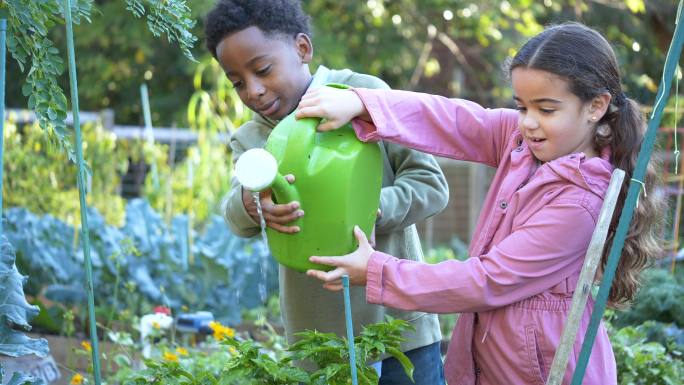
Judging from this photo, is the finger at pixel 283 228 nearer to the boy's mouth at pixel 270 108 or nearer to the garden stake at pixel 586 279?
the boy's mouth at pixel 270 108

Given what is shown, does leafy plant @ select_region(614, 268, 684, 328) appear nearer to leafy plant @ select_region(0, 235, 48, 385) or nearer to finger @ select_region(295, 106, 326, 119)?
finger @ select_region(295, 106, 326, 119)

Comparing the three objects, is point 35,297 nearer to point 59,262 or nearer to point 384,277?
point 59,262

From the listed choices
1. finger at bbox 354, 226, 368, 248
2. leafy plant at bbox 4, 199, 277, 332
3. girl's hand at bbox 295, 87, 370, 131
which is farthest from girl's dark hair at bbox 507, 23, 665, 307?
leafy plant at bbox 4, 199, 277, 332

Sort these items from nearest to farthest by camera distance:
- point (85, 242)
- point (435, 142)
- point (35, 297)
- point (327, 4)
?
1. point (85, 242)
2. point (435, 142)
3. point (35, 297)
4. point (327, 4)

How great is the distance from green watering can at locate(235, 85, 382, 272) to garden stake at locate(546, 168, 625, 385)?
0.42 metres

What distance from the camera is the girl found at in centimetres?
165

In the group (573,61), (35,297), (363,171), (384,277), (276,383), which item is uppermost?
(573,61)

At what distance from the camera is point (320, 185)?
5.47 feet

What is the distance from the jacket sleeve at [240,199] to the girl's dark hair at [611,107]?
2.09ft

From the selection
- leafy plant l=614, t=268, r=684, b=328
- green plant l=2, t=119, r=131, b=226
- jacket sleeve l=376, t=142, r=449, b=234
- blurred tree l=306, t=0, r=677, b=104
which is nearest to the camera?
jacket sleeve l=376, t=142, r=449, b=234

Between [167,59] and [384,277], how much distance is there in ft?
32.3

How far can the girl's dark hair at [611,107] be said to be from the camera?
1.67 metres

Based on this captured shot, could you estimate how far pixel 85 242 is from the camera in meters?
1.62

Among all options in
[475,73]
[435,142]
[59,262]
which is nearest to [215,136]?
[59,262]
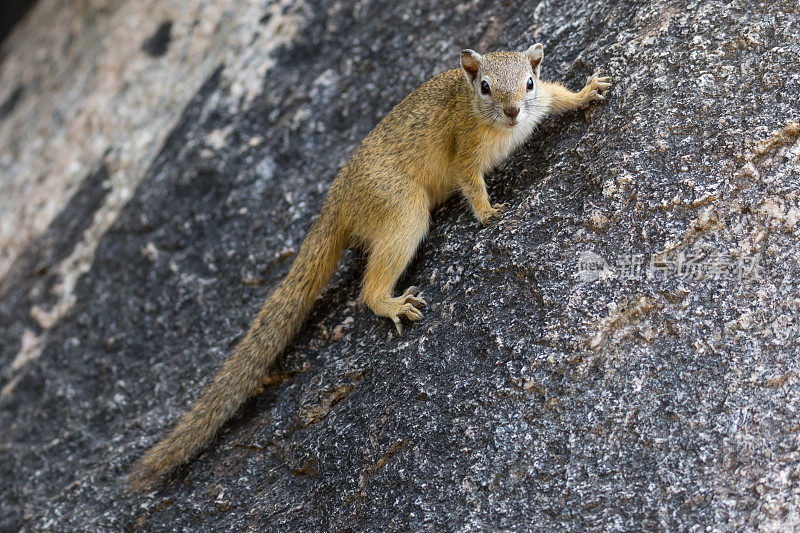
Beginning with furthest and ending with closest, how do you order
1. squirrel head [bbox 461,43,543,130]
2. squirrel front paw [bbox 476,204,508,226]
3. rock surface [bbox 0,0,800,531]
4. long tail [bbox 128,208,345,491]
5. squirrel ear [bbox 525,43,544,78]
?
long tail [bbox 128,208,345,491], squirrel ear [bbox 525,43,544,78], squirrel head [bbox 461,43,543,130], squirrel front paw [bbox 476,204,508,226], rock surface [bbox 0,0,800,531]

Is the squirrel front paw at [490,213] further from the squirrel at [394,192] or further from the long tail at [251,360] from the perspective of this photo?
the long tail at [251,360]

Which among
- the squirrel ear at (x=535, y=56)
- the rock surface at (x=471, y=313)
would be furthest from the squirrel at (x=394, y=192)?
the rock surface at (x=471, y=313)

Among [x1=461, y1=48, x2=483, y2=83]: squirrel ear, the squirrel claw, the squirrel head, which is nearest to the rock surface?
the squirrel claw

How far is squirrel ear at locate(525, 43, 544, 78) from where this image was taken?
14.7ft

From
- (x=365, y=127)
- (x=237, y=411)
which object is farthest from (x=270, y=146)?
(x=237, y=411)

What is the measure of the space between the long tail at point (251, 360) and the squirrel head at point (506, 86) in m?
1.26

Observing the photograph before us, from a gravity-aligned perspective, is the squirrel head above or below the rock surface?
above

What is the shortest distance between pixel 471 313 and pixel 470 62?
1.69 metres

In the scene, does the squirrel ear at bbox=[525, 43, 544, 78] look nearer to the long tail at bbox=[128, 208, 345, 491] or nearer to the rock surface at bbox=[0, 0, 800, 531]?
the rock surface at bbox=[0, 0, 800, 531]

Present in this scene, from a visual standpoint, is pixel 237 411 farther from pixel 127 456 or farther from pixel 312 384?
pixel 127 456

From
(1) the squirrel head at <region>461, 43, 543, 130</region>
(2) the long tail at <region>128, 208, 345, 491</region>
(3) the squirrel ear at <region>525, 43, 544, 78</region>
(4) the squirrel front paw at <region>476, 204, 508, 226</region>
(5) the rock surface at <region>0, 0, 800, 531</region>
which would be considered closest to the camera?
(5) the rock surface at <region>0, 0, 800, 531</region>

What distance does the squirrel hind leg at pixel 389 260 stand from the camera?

****************************************

Copy out all the items above, swapping "camera" for "viewer" each time it appears and leaving every other word as it is. Leave out the pictures.

Judging from this photo, is the finger at pixel 283 228 nearer to the boy's mouth at pixel 270 108 or nearer to the garden stake at pixel 586 279?
the boy's mouth at pixel 270 108

Given what is shown, does leafy plant @ select_region(614, 268, 684, 328) appear nearer to leafy plant @ select_region(0, 235, 48, 385) or nearer to finger @ select_region(295, 106, 326, 119)?
finger @ select_region(295, 106, 326, 119)

Comparing the three objects, is point 35,297 nearer to point 59,262 or nearer to point 384,277?
point 59,262

From the listed choices
1. finger at bbox 354, 226, 368, 248
2. leafy plant at bbox 4, 199, 277, 332
3. girl's hand at bbox 295, 87, 370, 131
which is farthest from girl's dark hair at bbox 507, 23, 665, 307?
leafy plant at bbox 4, 199, 277, 332

Sort these items from nearest to farthest by viewer distance:
- point (85, 242)
- point (435, 142)
- point (35, 297)
- point (327, 4)
?
1. point (85, 242)
2. point (435, 142)
3. point (35, 297)
4. point (327, 4)

How great is the distance from green watering can at locate(235, 85, 382, 272) to garden stake at locate(546, 168, 625, 385)?
0.42 metres

What distance from the viewer is the girl found at in centimetres?
165

In the group (573,61), (35,297), (363,171), (384,277), (276,383), which item is uppermost?
(573,61)

At what distance from the viewer is point (320, 185)?
5.47 feet

What is the distance from the jacket sleeve at [240,199] to the girl's dark hair at [611,107]?
2.09ft

From the selection
- leafy plant l=614, t=268, r=684, b=328
- green plant l=2, t=119, r=131, b=226
- jacket sleeve l=376, t=142, r=449, b=234
- blurred tree l=306, t=0, r=677, b=104
which is nearest to the viewer?
jacket sleeve l=376, t=142, r=449, b=234

Between [167,59] and [384,277], how much distance is there in ft?
32.3

How far can the girl's dark hair at [611,107] be said to be from the viewer?
1.67 metres

Based on this captured shot, could you estimate how far pixel 85 242 is from the viewer in meters?
1.62

Among all options in
[475,73]
[435,142]
[59,262]
which is nearest to [215,136]?
[59,262]
Beginning with furthest and ending with closest, how do you order
1. squirrel head [bbox 461,43,543,130]
2. squirrel front paw [bbox 476,204,508,226]
3. rock surface [bbox 0,0,800,531]
4. long tail [bbox 128,208,345,491]
5. squirrel ear [bbox 525,43,544,78]
?
long tail [bbox 128,208,345,491], squirrel ear [bbox 525,43,544,78], squirrel head [bbox 461,43,543,130], squirrel front paw [bbox 476,204,508,226], rock surface [bbox 0,0,800,531]

Is the squirrel front paw at [490,213] further from the squirrel at [394,192] or further from the long tail at [251,360] from the perspective of this photo?
the long tail at [251,360]

Which among
- the squirrel ear at (x=535, y=56)
- the rock surface at (x=471, y=313)
would be furthest from the squirrel at (x=394, y=192)?
the rock surface at (x=471, y=313)

Among [x1=461, y1=48, x2=483, y2=83]: squirrel ear, the squirrel claw, the squirrel head, which is nearest to the rock surface?
the squirrel claw

How far is squirrel ear at locate(525, 43, 544, 78) from where this image was taken?
14.7ft

From
- (x=365, y=127)
- (x=237, y=411)
which object is farthest from (x=270, y=146)?
(x=237, y=411)

What is the measure of the space between the long tail at point (251, 360) and the squirrel head at point (506, 86) in m?
1.26

Observing the photograph before us, from a gravity-aligned perspective, is the squirrel head above or below the rock surface?
above

What is the shortest distance between pixel 471 313 and pixel 470 62?
1.69 metres

In the scene, does the squirrel ear at bbox=[525, 43, 544, 78] look nearer to the long tail at bbox=[128, 208, 345, 491] or nearer to the rock surface at bbox=[0, 0, 800, 531]?
the rock surface at bbox=[0, 0, 800, 531]

Present in this scene, from a visual standpoint, is pixel 237 411 farther from pixel 127 456 or farther from pixel 312 384?
pixel 127 456

From
(1) the squirrel head at <region>461, 43, 543, 130</region>
(2) the long tail at <region>128, 208, 345, 491</region>
(3) the squirrel ear at <region>525, 43, 544, 78</region>
(4) the squirrel front paw at <region>476, 204, 508, 226</region>
(5) the rock surface at <region>0, 0, 800, 531</region>
which would be considered closest to the viewer?
(5) the rock surface at <region>0, 0, 800, 531</region>

What distance does the squirrel hind leg at pixel 389 260 stand from the viewer?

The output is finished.